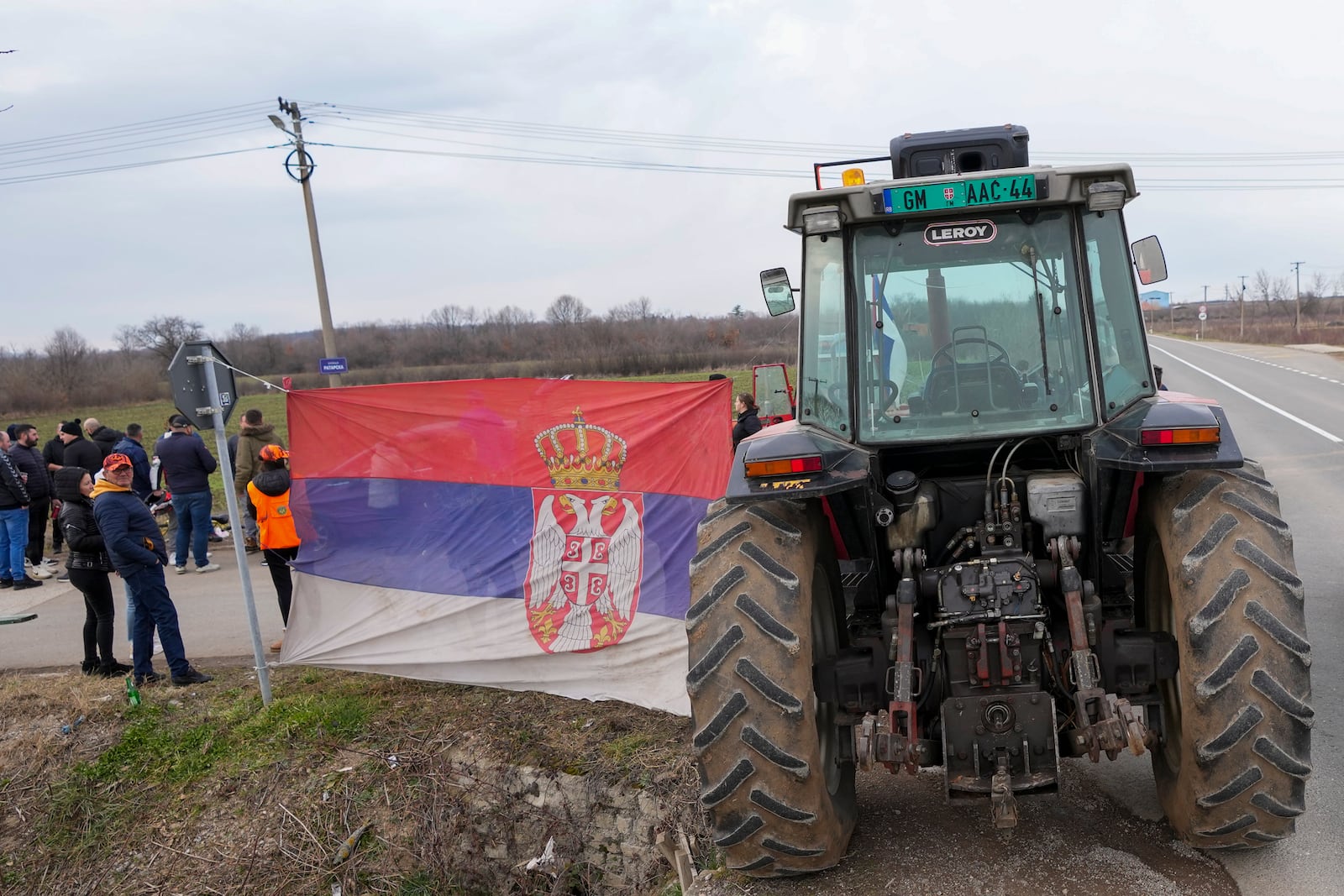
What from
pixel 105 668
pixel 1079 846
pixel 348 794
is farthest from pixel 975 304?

········

Can you rewrite the entries above with every "pixel" replaced by "point", leaving the pictures out and everything else unchanged?

● **Answer below**
What from
point 105 668
point 1079 846
point 348 794
is farthest from point 975 304?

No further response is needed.